Renal Denervation in 2025: A Practical, Evidence‐Based Option for Resistant and Uncontrolled Hypertension - Tahminakhan123/healthpharma GitHub Wiki

Renal denervation (RDN) has re-emerged as a viable, catheter-based adjunct for lowering blood pressure (BP) in selected patients with sustained, uncontrolled hypertension despite medical therapy. The procedure aims to reduce renal sympathetic efferent and afferent signaling via endovascular ablation of nerves along the renal artery, producing durable reductions in sympathetic tone and systemic BP.

Why RDN again?

A decade of incremental trial improvements culminated in well-designed, sham-controlled studies showing clinically meaningful BP reductions. Modern RDN systems (radiofrequency and endovascular ultrasound) employ more consistent multiquadrant ablation patterns and improved procedural protocols; high-quality randomized data—such as RADIANCE and SPYRAL program trials—demonstrate reductions in ambulatory and office BP in both on- and off-medication settings. These data have shifted practice guidelines to acknowledge Renal denervation (RDN) as a potential adjunct in selected patients.

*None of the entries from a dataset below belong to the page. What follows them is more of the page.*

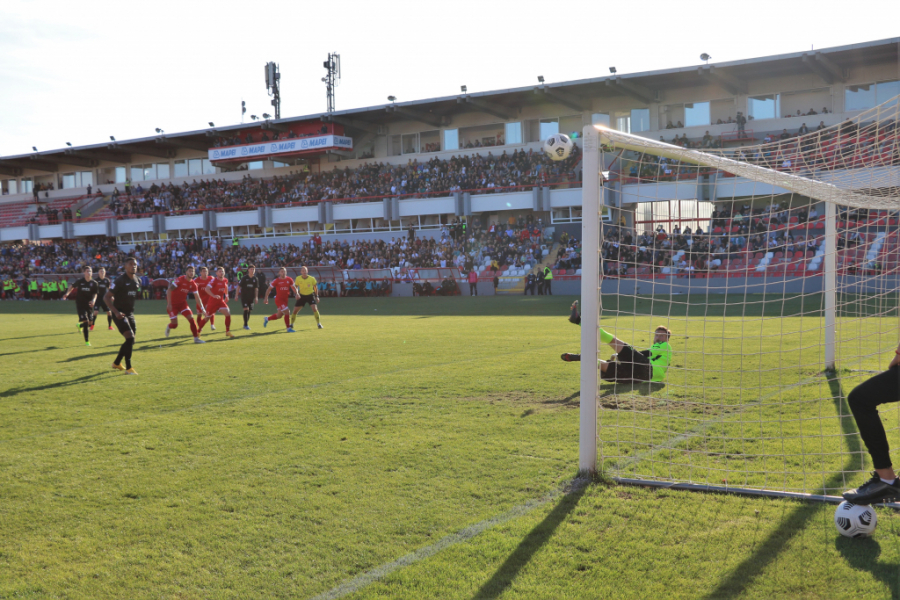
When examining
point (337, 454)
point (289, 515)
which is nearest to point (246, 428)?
point (337, 454)

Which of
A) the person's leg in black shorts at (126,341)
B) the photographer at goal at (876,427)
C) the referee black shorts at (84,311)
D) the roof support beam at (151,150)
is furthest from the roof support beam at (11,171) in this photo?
the photographer at goal at (876,427)

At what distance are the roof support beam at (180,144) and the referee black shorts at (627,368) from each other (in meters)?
46.9

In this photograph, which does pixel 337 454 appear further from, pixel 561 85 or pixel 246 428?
pixel 561 85

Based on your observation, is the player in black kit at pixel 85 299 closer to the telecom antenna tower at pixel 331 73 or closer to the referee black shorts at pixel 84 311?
the referee black shorts at pixel 84 311

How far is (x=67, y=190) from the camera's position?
54062 millimetres

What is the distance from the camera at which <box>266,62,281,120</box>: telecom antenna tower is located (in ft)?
163

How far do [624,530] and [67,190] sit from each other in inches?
2441

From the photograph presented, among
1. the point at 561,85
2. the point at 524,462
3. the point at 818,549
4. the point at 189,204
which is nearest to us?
the point at 818,549

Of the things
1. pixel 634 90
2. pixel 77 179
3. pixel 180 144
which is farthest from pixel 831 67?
pixel 77 179

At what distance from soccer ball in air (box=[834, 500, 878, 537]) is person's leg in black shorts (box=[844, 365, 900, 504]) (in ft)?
0.17

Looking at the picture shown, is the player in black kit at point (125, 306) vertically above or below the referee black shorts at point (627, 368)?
above

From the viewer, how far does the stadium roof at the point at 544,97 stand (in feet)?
99.7

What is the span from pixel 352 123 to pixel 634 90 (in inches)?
745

Patient selection and evaluation are critical. Candidates typically include adults with sustained elevated BP despite optimized guideline-directed therapy (or those intolerant to multiple agents). Confirmation of true hypertension using 24-hour ambulatory BP monitoring (ABPM) or home BP monitoring is recommended to exclude white-coat or masked hypertension. Secondary causes (renal artery stenosis, endocrine causes) must be excluded before considering RDN. Multidisciplinary assessment—including hypertension specialists, interventional cardiologists or radiologists, and nephrologists—is best practice.

Efficacy and durability

Randomized sham-controlled trials and longer-term follow-ups show average systolic BP reductions that are clinically meaningful (frequently in the range of ~5–10 mmHg ambulatory systolic BP depending on population and trial). Importantly, longer follow-up analyses from SPYRAL and related cohorts suggest persistent BP lowering through 12–24 months in many patients, with some trials reporting sustained effects when medication regimens remain stable. These reductions translate into estimated reductions in cardiovascular risk when combined with standard therapy.

Safety profile

RDN is generally well tolerated. Major complications—access-site vascular injury, renal artery dissection, or clinically relevant decline in renal function—are uncommon when the procedure is performed by experienced operators with appropriate imaging and technique. Peri-procedural imaging and follow-up (duplex, CTA/MRA when indicated) help identify vascular issues early. As with any invasive therapy, patient counselling should cover potential benefits, risks, and the possibility that BP lowering may be modest and require ongoing antihypertensive medication.

Guideline position and practical implementation

The 2024–2025 guideline cycle increasingly recognizes RDN as an adjunct option (Class IIb in some recommendations) for patients with uncontrolled hypertension despite optimal therapy or for those who cannot tolerate medications. Implementation requires institutional protocols (patient selection, operator credentialing, follow-up pathways, registry participation) and shared decision-making. Centers should capture outcomes in registries to further refine long-term effectiveness and safety.

Future directions

Ongoing trials are refining which phenotypes (e.g., therapy-resistant, poor adherence, sympathetic overactivity markers) derive the largest benefit, exploring combination strategies with lifestyle and pharmacologic care, and optimizing device technology to increase nerve targeting while minimizing risk. As the evidence base grows, RDN is positioned as a pragmatic adjunct in a precision-medicine approach to hypertension care.